Report sul Forum internazionale di Beirut a sostegno delle resistenze

Una delegazione della Rete dei Comunisti ha partecipato su invito degli organizzatori dell’Arab-International Centre for Communication and Solidarity , al Forum Arabo-Internazionale “Together with Resistence” (Insieme alla Resistenza) che si è tenuto a Beirut dal 15 al 17 gennaio.

La conferenza si è tenuta in coincidenza con l’anniversario degli ultimi giorni dei bombardamenti israeliani a Gaza, una scelta che nelle dichiarazioni dei promotori : conferma il ruolo storico della capitale libanese nel difendere la causa palestinese …e nel sostenere tutti movimenti di liberazione nazionali nel mondo arabo e nel mondo intero .
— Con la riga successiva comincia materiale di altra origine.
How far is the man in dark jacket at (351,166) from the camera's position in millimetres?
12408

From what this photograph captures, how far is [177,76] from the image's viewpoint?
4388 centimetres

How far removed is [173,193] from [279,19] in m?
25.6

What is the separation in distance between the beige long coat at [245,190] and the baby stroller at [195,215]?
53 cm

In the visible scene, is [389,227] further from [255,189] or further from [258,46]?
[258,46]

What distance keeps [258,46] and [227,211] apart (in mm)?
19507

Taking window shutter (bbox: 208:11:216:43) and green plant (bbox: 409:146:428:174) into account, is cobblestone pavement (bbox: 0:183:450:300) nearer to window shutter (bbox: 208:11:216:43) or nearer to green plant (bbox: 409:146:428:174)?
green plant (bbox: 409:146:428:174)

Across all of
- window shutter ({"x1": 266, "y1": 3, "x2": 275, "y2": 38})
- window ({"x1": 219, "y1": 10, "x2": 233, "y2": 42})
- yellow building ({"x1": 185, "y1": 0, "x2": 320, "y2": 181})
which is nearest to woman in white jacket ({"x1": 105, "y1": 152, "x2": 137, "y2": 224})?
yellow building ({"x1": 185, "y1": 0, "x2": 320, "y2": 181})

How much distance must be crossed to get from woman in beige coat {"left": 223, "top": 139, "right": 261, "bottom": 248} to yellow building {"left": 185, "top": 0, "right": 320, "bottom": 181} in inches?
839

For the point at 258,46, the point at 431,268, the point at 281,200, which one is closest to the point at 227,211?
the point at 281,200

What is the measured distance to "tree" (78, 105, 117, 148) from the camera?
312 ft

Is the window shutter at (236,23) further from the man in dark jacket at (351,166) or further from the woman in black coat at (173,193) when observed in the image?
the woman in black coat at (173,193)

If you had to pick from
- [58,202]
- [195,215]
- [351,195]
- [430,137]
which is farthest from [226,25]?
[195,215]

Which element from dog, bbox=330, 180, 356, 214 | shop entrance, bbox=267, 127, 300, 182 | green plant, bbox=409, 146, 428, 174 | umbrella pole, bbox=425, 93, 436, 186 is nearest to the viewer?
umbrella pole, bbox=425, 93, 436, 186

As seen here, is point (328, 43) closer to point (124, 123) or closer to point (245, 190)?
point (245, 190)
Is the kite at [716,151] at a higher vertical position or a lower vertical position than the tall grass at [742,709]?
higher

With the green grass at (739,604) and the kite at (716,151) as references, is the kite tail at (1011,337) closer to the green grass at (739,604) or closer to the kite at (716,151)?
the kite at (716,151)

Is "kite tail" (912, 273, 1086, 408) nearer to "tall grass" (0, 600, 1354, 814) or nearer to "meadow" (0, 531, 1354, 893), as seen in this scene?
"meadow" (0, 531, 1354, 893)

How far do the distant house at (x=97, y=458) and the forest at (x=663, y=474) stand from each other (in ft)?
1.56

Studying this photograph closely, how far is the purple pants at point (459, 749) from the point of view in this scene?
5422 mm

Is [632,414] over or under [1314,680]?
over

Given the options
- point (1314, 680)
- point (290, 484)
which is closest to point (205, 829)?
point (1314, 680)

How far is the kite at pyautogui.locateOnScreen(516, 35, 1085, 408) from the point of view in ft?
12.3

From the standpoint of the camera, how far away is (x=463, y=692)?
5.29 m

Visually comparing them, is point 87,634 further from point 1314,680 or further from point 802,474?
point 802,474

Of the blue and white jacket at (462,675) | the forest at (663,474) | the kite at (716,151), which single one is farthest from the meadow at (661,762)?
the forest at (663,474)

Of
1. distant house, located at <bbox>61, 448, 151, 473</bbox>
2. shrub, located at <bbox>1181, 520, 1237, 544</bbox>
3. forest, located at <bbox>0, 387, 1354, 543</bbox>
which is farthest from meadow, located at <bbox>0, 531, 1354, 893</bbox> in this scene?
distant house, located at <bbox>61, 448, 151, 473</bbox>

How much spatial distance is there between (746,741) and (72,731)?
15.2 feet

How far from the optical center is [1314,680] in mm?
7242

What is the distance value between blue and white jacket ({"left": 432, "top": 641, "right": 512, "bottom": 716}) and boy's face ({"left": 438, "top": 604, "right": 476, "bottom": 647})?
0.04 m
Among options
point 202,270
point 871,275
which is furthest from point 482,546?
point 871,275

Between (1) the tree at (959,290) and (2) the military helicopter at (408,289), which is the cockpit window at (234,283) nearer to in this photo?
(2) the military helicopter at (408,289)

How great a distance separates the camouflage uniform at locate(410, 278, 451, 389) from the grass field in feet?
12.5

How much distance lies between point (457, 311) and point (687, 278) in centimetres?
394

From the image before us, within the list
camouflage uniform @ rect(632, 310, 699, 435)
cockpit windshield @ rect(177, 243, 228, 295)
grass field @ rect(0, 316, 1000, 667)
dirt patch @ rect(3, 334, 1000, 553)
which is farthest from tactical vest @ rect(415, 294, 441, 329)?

Nel Forum di Beirut, i compagni della Rete dei Comunisti hanno potuto verificare i cambiamenti profondi intervenuti nelle soggettività politiche che animano la resistenza antimperialista nella regione mediorientale, cambiamenti che vedono indubbiamente prevalere per organizzazione, capacità e coordinamento le forze di ispirazione religiosa. In questo si segnala da un certo punto di vista un passaggio che vede collaborare forze islamiche sia sciite che sunnite che pure sono l’eredità di decenni (se non addirittura secoli) di contrasti. In tal senso i tentativi dell’alleanza USA/Arabia saudita di continuare ad acutizzare sui vari teatri (dal Libano all’Iraq e all’Iran) i contrasti inter-islamici tra sciiti e sunniti, sembrano aver subito una battuta d’arresto significativa.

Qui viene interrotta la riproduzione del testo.